During this period, Buddhism became more widespread, as evidenced by numerous Yedhamma inscriptions written in Sanskrit, Pāli, or combination of both. The presence of the colossal Vesali Buddha image, standing seventeen feet tall, further attests to the prominence of Buddhism in early Vesali. King Vīra Candra is traditionally credited with constructing one hundred Buddha stupas, which were regarded as significant religious monuments.

Despite the dominance of Buddhism, Brahmanic rituals also played a role in Vesali’s courtly traditions. A large statue of a crouching bull was discovered at the center of a brick structure, suggesting its involvement in royal rituals. The bull motif also appears on coins bearing the Sanskrit name of King Vīra Candra. The reverse of these coins features the Srivatsa symbol, representing the king’s role as a guarantor of prosperity. Similar numismatic designs were found in contemporary Pyu cities of Myanmar, as well as in Thailand and southern Vietnam.

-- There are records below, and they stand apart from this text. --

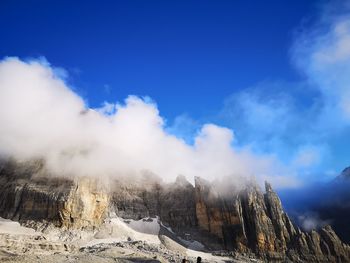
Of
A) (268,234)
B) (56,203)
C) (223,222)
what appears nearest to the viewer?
(268,234)

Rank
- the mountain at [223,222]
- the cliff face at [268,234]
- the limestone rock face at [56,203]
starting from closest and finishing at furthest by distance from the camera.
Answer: the cliff face at [268,234], the mountain at [223,222], the limestone rock face at [56,203]

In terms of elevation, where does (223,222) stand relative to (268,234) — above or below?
above

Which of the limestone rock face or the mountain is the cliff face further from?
the limestone rock face

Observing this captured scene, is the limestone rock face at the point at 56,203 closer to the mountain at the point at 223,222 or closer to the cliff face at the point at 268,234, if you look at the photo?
the mountain at the point at 223,222

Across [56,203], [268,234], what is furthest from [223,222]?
[56,203]

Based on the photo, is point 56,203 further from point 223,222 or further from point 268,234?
point 268,234

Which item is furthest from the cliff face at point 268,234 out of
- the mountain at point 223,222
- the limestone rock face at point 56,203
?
the limestone rock face at point 56,203

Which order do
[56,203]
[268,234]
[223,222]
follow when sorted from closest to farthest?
1. [268,234]
2. [56,203]
3. [223,222]

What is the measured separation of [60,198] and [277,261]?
304 feet

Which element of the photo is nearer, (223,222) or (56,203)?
(56,203)

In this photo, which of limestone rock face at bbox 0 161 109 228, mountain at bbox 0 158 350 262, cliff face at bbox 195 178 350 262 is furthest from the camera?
limestone rock face at bbox 0 161 109 228

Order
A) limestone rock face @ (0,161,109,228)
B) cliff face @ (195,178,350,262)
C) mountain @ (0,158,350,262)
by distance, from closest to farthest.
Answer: cliff face @ (195,178,350,262)
mountain @ (0,158,350,262)
limestone rock face @ (0,161,109,228)

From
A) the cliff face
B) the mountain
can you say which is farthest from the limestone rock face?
the cliff face

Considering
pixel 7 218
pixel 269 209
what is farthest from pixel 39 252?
pixel 269 209
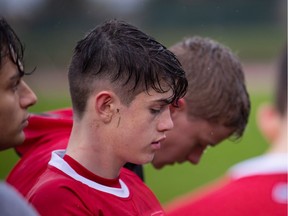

Vesali and Dhanyawadi share many similarities with the walled Pyu cities of Central Myanmar. Both cultures built cities with an inner walled area enclosed by an outer city wall. It is believed that the lower classes used the land within the outer walls for agriculture.

The early form of the Arakanese language was used in this period influenced by Sanskrit and Pali.